President Bush has used this phrase with increasing frequency lately; however, he has not given great details about the issue. In recent history we have separated theology from law, and law has not retained what is fundamental to theology: responsible hermeneutical principles of interpretation.
In law school, one is lucky if he/she gets more than a lecture on interpreting texts. I have the advantage of having attended both law school and a theological seminary. In my seminary experience, we spent virtually every other class dealing with the difference between exegesis and isogesis. Exegesis is the critical explanation of a text that seeks to draw from it its original meaning. Isogesis is the process of taking own’s own opinions and putting them into the text.
Because law schools no longer teach responsible hermeneutics, judges are now interpreting the text in a manner that is similar to what it is like driving a boat without a rudder. They have no clear guidance, and so they are often tempted to place their own opinions into the texts of constitutions. By doing so, not only the rights in issue in those cases, but all constitutional rights become nothing more than a lottery of judicial whim that can be given or taken away by any 25-year old law clerk who can exercise undue influence over a distracted judge.

### Source material
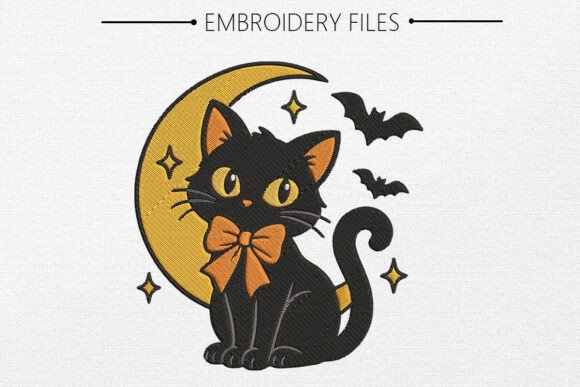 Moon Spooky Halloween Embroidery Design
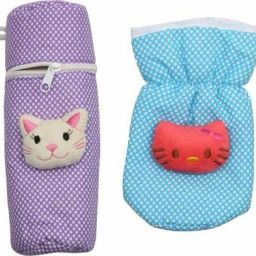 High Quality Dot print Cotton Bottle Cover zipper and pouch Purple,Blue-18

### Work to complete
a) Decide whether each statement below agrees with the passage on judicial interpretation, answering yes or no and quoting the words of the passage that settle it. (i) The writer attended both law school and a theological seminary. (ii) Law schools continue to teach responsible hermeneutics. (iii) Exegesis seeks to draw a text's original meaning from it.
b) Quote the passage on judicial interpretation word for word, starting at "President Bush has" and ending at "principles of interpretation.".

### Answers for this exercise
a)
(i) Yes: "I have the advantage of having attended both law school and a theological seminary."
(ii) No: "Because law schools no longer teach responsible hermeneutics"
(iii) Yes: "Exegesis is the critical explanation of a text that seeks to draw from it its original meaning."

b)
President Bush has used this phrase with increasing frequency lately; however, he has not given great details about the issue. In recent history we have separated theology from law, and law has not retained what is fundamental to theology: responsible hermeneutical principles of interpretation.